Seems generic: Usually let house pressure working boiler drain back an forth clear the outlet, put hose at absolute lowest point then gravity takes over. On the other 10% used zurn compact pump with washing maching connector and a screw driver. I have used compressed air to make the job quicker but depends on my rush.


----------



## Michaelcookplum (May 1, 2011)

dclarke said:


> I used an air compressor to a washer hose to blow through the drain once and then it drained.


Good idea, keepem coming


----------



## UN1TED-WE-PLUMB (Oct 3, 2012)

I attach my hose to the drain valve.. Open drain valve with house pressure still on and blow it out while working the drain valve open and closed until it flows freely.. When that doesn't work I remove the drain valve and screw in a 3/4" black nipple with a piece of 7/8" dw hose to floor drain.


----------



## Gettinit (May 9, 2012)

UN1TED-WE-PLUMB said:


> I attach my hose to the drain valve.. Open drain valve with house pressure still on and blow it out while working the drain valve open and closed until it flows freely.. When that doesn't work I remove the drain valve and screw in a 3/4" black nipple with a piece of 7/8" dw hose to floor drain.

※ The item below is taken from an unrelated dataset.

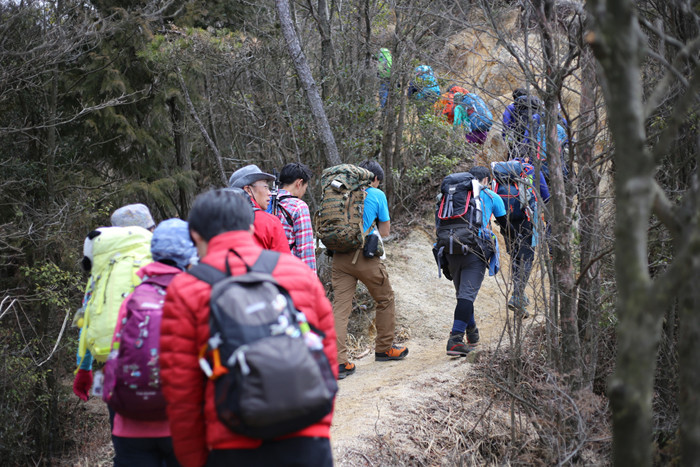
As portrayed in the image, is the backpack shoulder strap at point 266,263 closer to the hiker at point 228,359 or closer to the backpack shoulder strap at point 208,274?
the hiker at point 228,359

If that brittle plastic drain breaks.......its all over. Hopefully you will happen along the brass drains. As much as I hated the older round plastic ones with the reverse thread I loved them when there was a bunch of crap in the bottom. Open them up and shove a screwdriver in it.


----------



## JoshJ (May 10, 2012)

Gettinit said:


> I love when I get it going, shut the water off when it runs clean, go get the replacement, and come back only to find 3/4 full because it got plugged.


Isn't this the truth!

Did this once on a commercial heater on a suspended platfrom. Grocery store, wanted to minimize down time, so I went just before closing, put a hose on the drain, watched is for several minutes, going good. Came back the next morning ready to yank the thing out, and it was easily 2/3 full!:furious:


----------



## UN1TED-WE-PLUMB (Oct 3, 2012)

Gettinit said:


> If that brittle plastic drain breaks.......its all over. Hopefully you will happen along the brass drains. As much as I hated the older round plastic ones with the reverse thread I loved them when there was a bunch of crap in the bottom. Open them up and shove a screwdriver in it.


Of course water will be off if I need to put the nipple in.. If the plastic breaks I can get it fixed up in no time flat.


----------



## Gettinit (May 9, 2012)

UN1TED-WE-PLUMB said:


> Of course water will be off if I need to put the nipple in.. If the plastic breaks I can get it fixed up in no time flat.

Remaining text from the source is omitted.